Kinder sind Meister darin, zu fühlen.
Und manchmal überfordert uns Erwachsene genau das.
Besonders dann, wenn ihre Freude zu viel, ihre Angst zu groß, ihre Wut zu laut wird.
Was sollen wir tun, wenn unser Kind emotional überläuft?
Beruhigen? Grenzen setzen? Gefühle erklären?
Oder vielleicht: einfach bleiben?
In ihrer Blogparade „Kindergefühle: managen oder begleiten?“ lädt Regine Behrens dazu ein, über genau diese Fragen nachzudenken – aus der Sicht von Eltern, Pädagog:innen, Coaches, Wegbegleiter:innen.
Ich möchte mit diesem Beitrag meine Perspektive teilen:
Nicht als Expertencoach, sondern als Vater.
Von einem besonderen Kind. Mit ganz besonderen Gefühlen.
Am Beispiel der ersten Klassenfahrt von Sohn 02.
Wenn Vorfreude zu viel wird – und Loslassen weh tut
Der Bus stand schon auf dem Hof.
Lehrkräfte mit Listen.
Taschen, die zu groß waren für die Körper, die sie tragen sollten.
Und mittendrin: mein Sohn.
Rucksack auf dem Rücken. Strahlendes Gesicht. Und eine Aufregung, die kaum zu bändigen war.
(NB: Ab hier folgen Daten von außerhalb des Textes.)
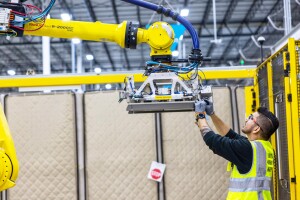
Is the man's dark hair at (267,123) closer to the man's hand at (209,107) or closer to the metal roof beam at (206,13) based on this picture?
the man's hand at (209,107)

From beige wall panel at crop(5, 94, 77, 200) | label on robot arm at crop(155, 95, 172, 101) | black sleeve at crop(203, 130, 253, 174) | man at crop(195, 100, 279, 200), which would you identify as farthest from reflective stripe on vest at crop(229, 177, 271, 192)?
beige wall panel at crop(5, 94, 77, 200)

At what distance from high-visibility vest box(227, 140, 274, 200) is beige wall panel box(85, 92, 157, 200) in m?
2.25

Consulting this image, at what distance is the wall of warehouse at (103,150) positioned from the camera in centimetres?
540

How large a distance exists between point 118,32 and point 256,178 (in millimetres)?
1566

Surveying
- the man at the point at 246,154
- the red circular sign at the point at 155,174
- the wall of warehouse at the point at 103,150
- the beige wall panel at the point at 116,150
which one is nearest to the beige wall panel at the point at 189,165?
the wall of warehouse at the point at 103,150

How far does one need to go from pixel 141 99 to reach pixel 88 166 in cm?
253

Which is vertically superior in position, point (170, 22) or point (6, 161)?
point (170, 22)

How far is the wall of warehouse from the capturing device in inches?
213

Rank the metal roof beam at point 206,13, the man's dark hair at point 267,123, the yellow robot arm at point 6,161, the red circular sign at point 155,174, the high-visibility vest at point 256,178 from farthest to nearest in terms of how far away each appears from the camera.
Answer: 1. the metal roof beam at point 206,13
2. the red circular sign at point 155,174
3. the man's dark hair at point 267,123
4. the high-visibility vest at point 256,178
5. the yellow robot arm at point 6,161

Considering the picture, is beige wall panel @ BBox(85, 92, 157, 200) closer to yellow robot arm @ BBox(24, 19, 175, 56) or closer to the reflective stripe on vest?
yellow robot arm @ BBox(24, 19, 175, 56)

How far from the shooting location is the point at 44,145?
550 centimetres

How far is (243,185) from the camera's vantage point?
3.24 meters

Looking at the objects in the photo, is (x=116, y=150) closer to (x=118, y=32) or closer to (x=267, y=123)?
(x=118, y=32)

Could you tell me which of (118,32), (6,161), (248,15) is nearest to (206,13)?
(248,15)
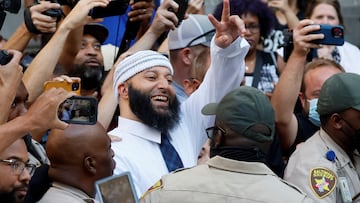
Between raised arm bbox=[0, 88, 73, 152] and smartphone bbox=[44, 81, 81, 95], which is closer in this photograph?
raised arm bbox=[0, 88, 73, 152]

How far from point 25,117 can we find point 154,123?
4.40ft

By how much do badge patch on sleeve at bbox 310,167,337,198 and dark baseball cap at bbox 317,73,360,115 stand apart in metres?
0.41

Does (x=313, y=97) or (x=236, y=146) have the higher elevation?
(x=236, y=146)

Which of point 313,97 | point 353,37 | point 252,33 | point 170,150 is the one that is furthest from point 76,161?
point 353,37

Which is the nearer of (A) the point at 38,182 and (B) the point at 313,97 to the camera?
(A) the point at 38,182

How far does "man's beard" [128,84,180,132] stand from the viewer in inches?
228

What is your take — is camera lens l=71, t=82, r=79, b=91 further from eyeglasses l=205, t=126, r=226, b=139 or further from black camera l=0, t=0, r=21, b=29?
eyeglasses l=205, t=126, r=226, b=139

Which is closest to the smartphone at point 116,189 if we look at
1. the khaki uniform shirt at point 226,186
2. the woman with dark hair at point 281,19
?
the khaki uniform shirt at point 226,186

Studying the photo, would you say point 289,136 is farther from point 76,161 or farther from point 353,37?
point 353,37

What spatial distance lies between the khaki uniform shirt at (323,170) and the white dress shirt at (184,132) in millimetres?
646

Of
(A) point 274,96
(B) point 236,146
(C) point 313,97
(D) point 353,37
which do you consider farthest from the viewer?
(D) point 353,37

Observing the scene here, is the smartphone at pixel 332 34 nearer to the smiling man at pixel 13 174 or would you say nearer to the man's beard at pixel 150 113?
the man's beard at pixel 150 113

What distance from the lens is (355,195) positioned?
546 centimetres

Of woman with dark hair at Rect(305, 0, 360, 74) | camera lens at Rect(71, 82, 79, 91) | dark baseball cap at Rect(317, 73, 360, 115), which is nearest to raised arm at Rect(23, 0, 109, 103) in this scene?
camera lens at Rect(71, 82, 79, 91)
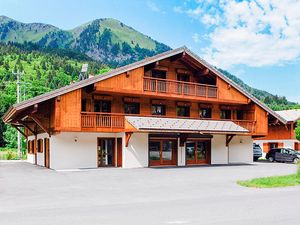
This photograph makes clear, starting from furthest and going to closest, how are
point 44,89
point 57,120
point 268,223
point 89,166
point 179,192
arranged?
point 44,89 < point 89,166 < point 57,120 < point 179,192 < point 268,223

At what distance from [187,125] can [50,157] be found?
10007mm

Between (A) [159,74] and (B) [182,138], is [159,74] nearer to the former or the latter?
(A) [159,74]

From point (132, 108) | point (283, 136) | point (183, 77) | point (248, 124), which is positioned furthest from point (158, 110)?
point (283, 136)

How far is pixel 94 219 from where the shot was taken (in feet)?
30.3

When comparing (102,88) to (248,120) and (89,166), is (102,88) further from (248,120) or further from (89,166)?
(248,120)

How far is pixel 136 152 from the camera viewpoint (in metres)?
27.5

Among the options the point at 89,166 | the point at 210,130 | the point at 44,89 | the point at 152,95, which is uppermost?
the point at 44,89

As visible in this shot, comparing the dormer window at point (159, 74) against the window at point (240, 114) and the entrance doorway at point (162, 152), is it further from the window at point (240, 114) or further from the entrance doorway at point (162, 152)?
the window at point (240, 114)

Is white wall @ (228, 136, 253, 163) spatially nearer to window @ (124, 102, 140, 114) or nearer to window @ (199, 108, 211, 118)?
window @ (199, 108, 211, 118)

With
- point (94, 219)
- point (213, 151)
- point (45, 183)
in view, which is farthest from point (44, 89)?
point (94, 219)

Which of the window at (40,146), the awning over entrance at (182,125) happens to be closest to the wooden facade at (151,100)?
the awning over entrance at (182,125)

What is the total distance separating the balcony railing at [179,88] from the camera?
28156 millimetres

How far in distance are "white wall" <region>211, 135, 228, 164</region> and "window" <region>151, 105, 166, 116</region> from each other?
16.6 ft

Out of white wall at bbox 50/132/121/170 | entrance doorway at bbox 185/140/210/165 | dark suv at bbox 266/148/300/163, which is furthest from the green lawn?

Er fährt auf Klassenfahrt.
Zwei Nächte. Ohne uns.
Zum allerersten Mal.
Und während er winkt – mit seiner ganzen ungebremsten Freude –
spüre ich, wie in mir etwas reißt.
Nicht weil ich ihm das nicht gönne.
Sondern weil ich ihn liebe.
Diese Fahrt war wochenlang Thema bei uns zu Hause.
Tage wurden gezählt, Pläne gemacht, T-Shirts gefaltet, Medikamente vorbereitet, Listen geschrieben.
Und gleichzeitig wurde viel geweint.
Geschrien.
Festgehalten.
Nicht aus Angst, sondern aus zu viel Gefühl.
Denn wenn man ein Kind hat, das mehr fühlt, als es manchmal tragen kann,
dann lernt man fast schon gewzungenermaßen:
Gefühle lassen sich nicht managen.
Aber sie lassen sich begleiten.
Und das ist vielleicht das Schwierigste und Schönste zugleich.
Was man wissen sollte: Kabuki-Syndrom und große Gefühle
Unser Sohn lebt mit dem Kabuki-Syndrom, einer seltenen genetischen Besonderheit, die sich auf viele Lebensbereiche auswirkt – körperlich, kognitiv, emotional.
Was das konkret heißt?
Gefühle kommen bei ihm z. B. in voller Lautstärke.
Wenn er sich freut, dann zu hundert Prozent.
Ganz. Ohne Zurückhaltung.
Seine Freude füllt den Raum. Steckt an.
Und manchmal denke ich: So möchte ich auch mal wieder fühlen können.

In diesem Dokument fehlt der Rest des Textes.